--- Text excerpt ---
◇ ◇ ◇ ◇

Henry Arthur Goddard, (13 December 1869 – 24 October 1955) was an Australian Army colonel and temporary brigadier general in the First World War.

Born in England, Goddard immigrated to Australia in 1890. He started an importing business and also became involved in the militia, being commissioned into the Queensland Defence Force in 1899. Following the outbreak of the First World War, he joined the Australian Imperial Force (AIF) after being in charge of the defences of Brisbane, where he lived. He commanded an infantry battalion during the Gallipoli Campaign. He suffered health issues and was repatriated to Australia but recovered and was soon serving as commander of the 35th Battalion on the Western Front. He led it through major engagements at Messines, Broodseinde and Passchendaele. During the German spring offensive of 1918 he temporarily commanded the 9th Brigade at the First Battle of Villers-Bretonneux and Second Battle of Morlancourt. He became the brigade's permanent commander in late-May 1918, leading it through to the end of the war. After the war, he returned to the militia, retiring as a brigadier general in 1931. He died in Sydney in 1955.

==Early life==
Henry Arthur Goddard was born in West Hackney, Middlesex, England on 13 December 1869, the son of an insurance clerk. Goddard migrated to Australia in 1890 and settled in Brisbane. He appears to have worked as a clerk but then started an importing business, which involved extensive travel overseas. He experimented with growing malt barley on the Darling Downs. He was also consul for Paraguay from 1906 to 1915.

◇ ◇ ◇ ◇

--- Extracted records ---
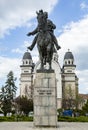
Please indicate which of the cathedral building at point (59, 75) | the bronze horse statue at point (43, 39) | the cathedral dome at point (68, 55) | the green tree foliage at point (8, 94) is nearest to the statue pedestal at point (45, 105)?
the bronze horse statue at point (43, 39)

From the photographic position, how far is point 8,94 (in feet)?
291

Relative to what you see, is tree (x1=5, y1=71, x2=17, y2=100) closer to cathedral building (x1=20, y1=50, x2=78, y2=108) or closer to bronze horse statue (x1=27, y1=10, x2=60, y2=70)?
cathedral building (x1=20, y1=50, x2=78, y2=108)

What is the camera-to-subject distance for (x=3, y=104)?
85.5m

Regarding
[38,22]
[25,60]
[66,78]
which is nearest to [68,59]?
[66,78]

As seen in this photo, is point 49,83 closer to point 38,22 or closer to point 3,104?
point 38,22

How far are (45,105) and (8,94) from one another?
69.9m

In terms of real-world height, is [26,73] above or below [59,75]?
above

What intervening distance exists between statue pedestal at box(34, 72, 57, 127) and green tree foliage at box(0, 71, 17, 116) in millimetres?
65670

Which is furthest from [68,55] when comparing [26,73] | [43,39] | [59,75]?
[43,39]

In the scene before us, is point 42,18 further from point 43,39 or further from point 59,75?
point 59,75

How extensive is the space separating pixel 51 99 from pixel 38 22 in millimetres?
5360

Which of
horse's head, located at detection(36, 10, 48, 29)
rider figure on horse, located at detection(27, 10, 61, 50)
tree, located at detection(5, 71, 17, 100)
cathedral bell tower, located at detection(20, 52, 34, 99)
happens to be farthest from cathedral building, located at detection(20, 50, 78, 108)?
horse's head, located at detection(36, 10, 48, 29)

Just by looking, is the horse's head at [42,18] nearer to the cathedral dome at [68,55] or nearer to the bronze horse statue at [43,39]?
the bronze horse statue at [43,39]

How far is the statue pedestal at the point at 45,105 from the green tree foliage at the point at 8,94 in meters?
65.7
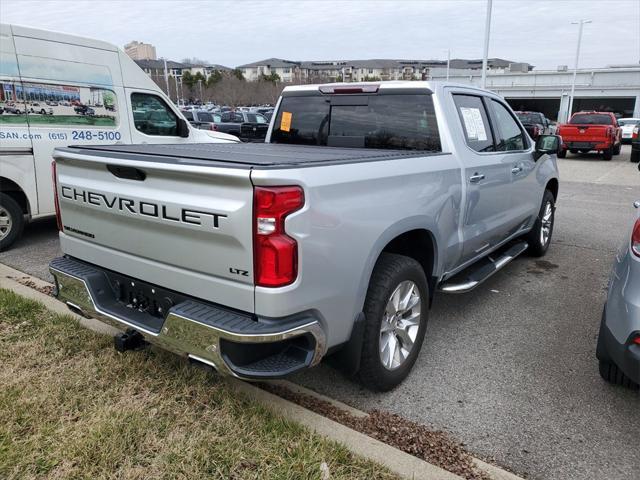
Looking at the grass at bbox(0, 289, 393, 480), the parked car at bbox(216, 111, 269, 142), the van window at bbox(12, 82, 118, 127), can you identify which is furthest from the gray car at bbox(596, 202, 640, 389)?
the parked car at bbox(216, 111, 269, 142)

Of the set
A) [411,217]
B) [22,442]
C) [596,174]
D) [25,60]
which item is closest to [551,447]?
[411,217]

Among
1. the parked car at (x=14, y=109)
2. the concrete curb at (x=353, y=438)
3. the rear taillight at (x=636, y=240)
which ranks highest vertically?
the parked car at (x=14, y=109)

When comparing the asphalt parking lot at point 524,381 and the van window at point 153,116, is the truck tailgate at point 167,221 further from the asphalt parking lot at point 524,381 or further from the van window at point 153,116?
the van window at point 153,116

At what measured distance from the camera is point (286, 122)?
4.77 metres

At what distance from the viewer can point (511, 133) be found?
5.07 m

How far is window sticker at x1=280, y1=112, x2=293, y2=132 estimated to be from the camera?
187 inches

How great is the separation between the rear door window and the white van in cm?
489

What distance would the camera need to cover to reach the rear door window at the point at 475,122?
13.4 ft

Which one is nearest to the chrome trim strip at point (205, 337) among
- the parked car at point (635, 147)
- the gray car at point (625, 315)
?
the gray car at point (625, 315)

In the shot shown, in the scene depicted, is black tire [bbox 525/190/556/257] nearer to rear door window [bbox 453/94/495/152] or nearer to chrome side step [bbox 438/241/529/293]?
chrome side step [bbox 438/241/529/293]

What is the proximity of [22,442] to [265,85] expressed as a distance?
Result: 8189 centimetres

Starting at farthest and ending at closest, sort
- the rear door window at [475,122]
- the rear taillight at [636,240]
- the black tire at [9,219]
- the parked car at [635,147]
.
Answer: the parked car at [635,147] < the black tire at [9,219] < the rear door window at [475,122] < the rear taillight at [636,240]

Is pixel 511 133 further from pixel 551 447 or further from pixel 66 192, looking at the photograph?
pixel 66 192

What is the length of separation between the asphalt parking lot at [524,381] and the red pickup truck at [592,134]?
15050 mm
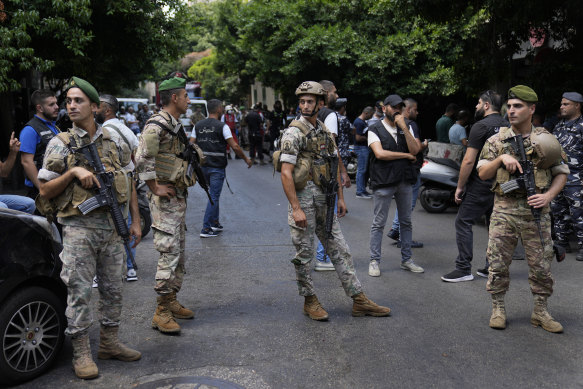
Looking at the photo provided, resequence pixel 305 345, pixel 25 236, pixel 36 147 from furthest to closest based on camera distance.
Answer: pixel 36 147
pixel 305 345
pixel 25 236

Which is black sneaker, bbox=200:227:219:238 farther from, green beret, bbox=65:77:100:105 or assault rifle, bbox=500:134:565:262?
assault rifle, bbox=500:134:565:262

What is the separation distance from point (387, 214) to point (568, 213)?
9.35 feet

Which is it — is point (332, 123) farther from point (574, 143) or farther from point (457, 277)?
point (574, 143)

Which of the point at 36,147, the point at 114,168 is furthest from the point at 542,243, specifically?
the point at 36,147

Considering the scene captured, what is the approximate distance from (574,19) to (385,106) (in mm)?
4596

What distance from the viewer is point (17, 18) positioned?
10.2m

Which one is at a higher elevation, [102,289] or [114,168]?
[114,168]

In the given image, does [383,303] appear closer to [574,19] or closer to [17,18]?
[574,19]

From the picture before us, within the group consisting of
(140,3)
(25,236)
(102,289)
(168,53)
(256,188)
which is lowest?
(256,188)

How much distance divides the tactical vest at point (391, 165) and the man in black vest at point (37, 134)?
3351 mm

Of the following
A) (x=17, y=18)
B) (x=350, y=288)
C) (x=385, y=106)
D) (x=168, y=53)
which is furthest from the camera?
(x=168, y=53)

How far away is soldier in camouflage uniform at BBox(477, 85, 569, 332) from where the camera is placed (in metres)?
4.54

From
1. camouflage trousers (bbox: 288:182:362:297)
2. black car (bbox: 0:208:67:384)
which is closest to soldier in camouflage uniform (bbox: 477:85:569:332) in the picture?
camouflage trousers (bbox: 288:182:362:297)

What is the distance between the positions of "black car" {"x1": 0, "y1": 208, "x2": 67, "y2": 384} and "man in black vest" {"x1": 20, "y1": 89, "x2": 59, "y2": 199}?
151 centimetres
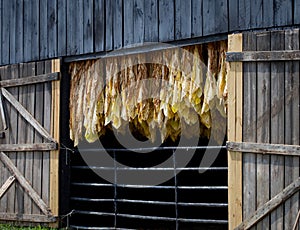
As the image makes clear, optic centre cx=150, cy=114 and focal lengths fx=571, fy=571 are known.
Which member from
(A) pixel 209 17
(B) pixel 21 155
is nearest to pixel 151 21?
(A) pixel 209 17

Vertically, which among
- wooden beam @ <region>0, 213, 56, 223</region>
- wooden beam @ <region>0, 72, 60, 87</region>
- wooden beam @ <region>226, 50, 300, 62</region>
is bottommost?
wooden beam @ <region>0, 213, 56, 223</region>

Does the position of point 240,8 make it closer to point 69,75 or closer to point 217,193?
point 69,75

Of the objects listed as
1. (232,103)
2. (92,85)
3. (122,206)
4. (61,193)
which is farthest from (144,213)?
(232,103)

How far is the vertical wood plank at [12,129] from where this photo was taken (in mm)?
8984

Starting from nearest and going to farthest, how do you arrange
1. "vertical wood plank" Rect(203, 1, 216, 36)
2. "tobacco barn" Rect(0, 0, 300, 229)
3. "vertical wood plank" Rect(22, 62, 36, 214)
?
"tobacco barn" Rect(0, 0, 300, 229), "vertical wood plank" Rect(203, 1, 216, 36), "vertical wood plank" Rect(22, 62, 36, 214)

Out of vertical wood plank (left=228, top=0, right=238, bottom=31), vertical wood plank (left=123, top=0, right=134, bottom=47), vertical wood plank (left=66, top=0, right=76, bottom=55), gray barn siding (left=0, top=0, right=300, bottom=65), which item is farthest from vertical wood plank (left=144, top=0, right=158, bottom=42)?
vertical wood plank (left=66, top=0, right=76, bottom=55)

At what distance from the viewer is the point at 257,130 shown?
6.58 m

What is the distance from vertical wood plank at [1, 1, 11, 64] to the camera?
366 inches

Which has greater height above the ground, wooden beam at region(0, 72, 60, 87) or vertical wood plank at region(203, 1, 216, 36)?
vertical wood plank at region(203, 1, 216, 36)

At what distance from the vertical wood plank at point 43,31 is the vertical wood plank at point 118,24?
1.37 meters

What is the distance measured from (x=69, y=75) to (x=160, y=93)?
1664mm

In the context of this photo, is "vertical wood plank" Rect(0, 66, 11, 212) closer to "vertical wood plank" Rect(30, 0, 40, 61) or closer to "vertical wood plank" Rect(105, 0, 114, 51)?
"vertical wood plank" Rect(30, 0, 40, 61)

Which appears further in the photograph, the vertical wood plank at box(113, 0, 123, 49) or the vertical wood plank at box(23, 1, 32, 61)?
the vertical wood plank at box(23, 1, 32, 61)

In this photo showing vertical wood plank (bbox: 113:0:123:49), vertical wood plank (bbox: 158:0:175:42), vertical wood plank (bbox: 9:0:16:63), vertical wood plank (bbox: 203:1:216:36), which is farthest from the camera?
vertical wood plank (bbox: 9:0:16:63)
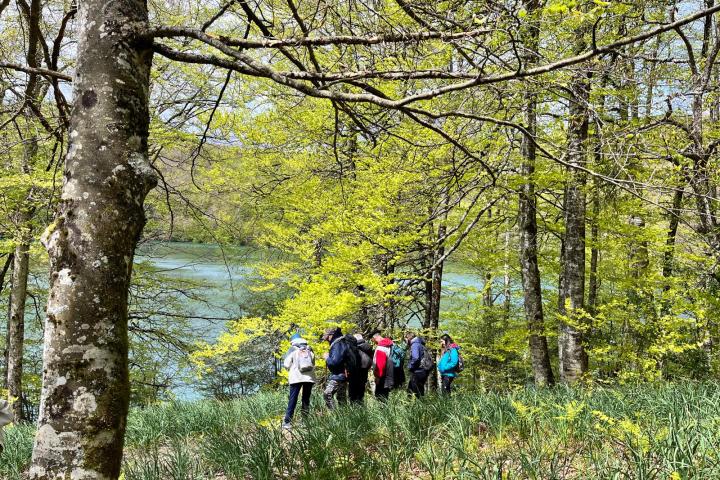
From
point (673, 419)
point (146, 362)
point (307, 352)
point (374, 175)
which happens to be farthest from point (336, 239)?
point (146, 362)

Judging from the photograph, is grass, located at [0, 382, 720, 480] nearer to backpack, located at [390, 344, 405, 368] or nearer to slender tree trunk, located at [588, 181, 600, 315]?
backpack, located at [390, 344, 405, 368]

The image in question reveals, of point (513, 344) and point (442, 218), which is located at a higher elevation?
point (442, 218)

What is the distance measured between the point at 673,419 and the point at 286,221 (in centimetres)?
934

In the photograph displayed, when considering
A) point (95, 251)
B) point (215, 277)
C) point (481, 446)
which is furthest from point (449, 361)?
point (215, 277)

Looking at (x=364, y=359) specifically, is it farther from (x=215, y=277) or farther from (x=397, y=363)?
(x=215, y=277)

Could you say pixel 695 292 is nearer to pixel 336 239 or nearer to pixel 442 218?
pixel 442 218

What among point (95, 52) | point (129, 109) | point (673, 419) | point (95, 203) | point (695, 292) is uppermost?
point (95, 52)

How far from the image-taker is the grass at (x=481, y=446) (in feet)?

◇ ◇ ◇ ◇

--- Try it ---
In the text on Henry Arthur Goddard, list every Western Front engagement where he is said to have led the 35th Battalion or the 9th Brigade. Use only the text on Henry Arthur Goddard, not the material.

--- Exercise response ---
- Messines
- Broodseinde
- Passchendaele
- First Battle of Villers-Bretonneux
- Second Battle of Morlancourt